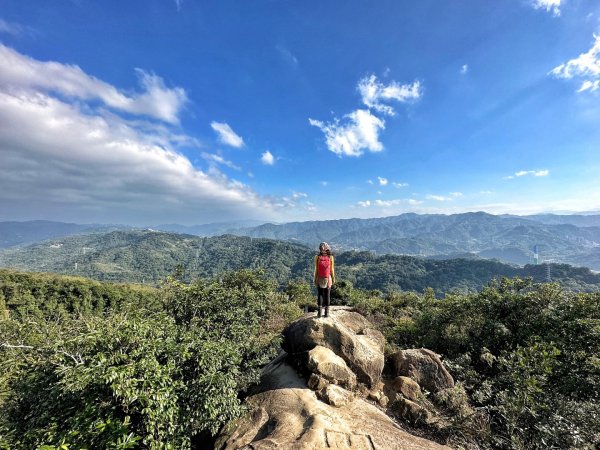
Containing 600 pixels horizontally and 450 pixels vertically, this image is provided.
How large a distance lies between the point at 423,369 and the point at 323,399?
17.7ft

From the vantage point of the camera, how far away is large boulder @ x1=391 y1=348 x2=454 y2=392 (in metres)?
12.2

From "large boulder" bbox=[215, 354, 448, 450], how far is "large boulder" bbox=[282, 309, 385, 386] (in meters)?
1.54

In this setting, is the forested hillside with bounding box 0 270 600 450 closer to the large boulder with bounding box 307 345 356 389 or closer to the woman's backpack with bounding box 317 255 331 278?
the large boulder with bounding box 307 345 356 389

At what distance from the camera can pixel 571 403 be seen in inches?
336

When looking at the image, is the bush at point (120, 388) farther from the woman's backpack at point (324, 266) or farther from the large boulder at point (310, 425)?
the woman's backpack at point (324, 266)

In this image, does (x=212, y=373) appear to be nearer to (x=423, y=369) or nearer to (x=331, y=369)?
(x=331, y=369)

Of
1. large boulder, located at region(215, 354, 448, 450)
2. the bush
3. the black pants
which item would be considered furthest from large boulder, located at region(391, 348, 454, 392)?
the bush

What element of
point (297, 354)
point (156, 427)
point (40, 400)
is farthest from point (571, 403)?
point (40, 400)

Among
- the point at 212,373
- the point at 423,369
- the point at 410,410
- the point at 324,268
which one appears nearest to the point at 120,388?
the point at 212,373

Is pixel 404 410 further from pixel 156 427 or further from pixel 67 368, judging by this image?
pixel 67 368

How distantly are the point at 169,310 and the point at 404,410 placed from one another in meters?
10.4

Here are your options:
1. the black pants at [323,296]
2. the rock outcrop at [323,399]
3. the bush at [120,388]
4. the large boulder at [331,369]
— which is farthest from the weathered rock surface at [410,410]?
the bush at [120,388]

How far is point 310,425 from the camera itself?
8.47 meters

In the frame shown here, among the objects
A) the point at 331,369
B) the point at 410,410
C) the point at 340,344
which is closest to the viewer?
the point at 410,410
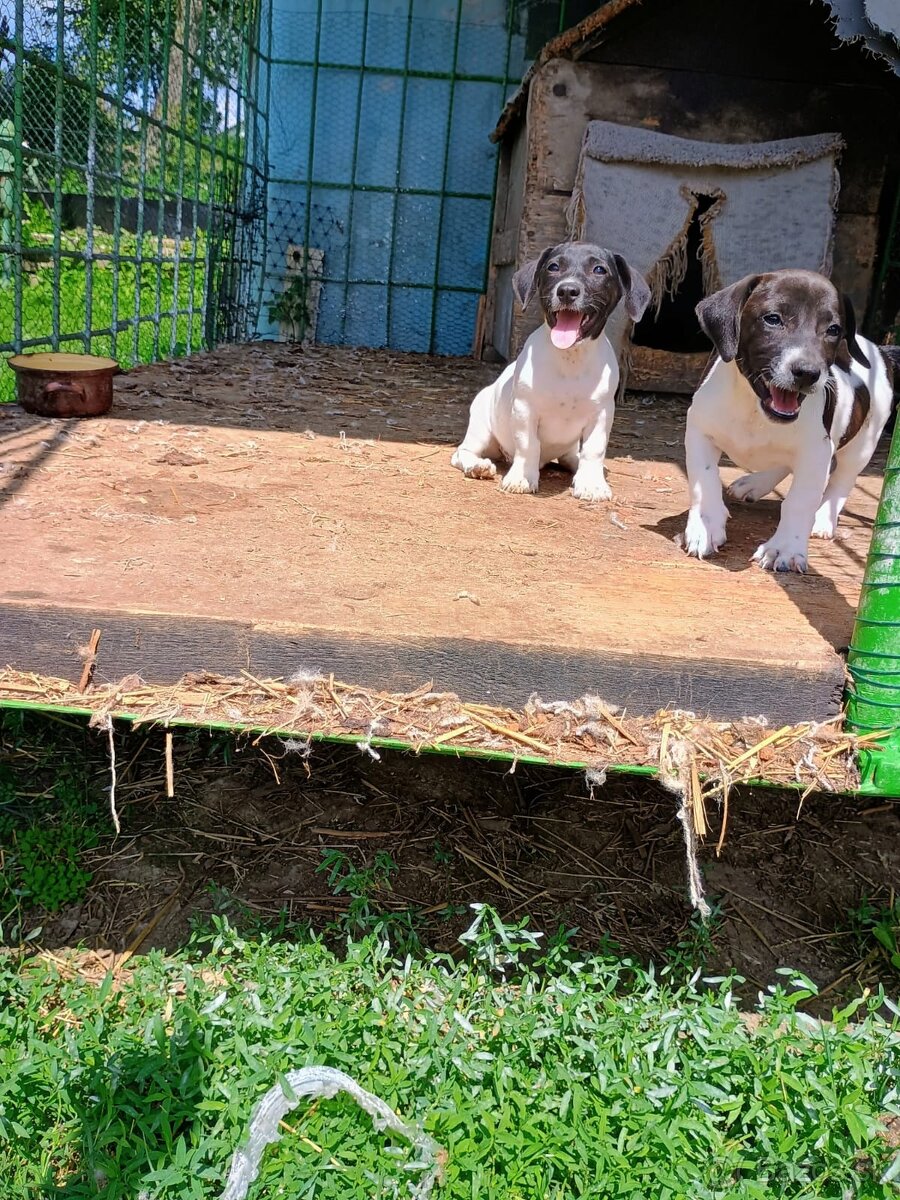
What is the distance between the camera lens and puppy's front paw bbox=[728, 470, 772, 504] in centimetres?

+++++

[Goal of the exercise]:
Format the records above as a Markdown table with the columns "Row" and "Record line." Include only the lines from the one containing "How far is point" through the end of the records, both included, and leave out blank lines and pictures.

[The answer]:
| Row | Record line |
|---|---|
| 1 | How far is point 310,425 from the camera itself? |
| 2 | 8.47 meters |
| 3 | In the frame shown here, among the objects |
| 4 | A) the point at 331,369 |
| 5 | B) the point at 410,410 |
| 6 | C) the point at 340,344 |
| 7 | which is closest to the viewer? |
| 8 | the point at 410,410 |
| 9 | What is the distance between the camera lens and puppy's front paw bbox=[728, 470, 772, 504] in centimetres? |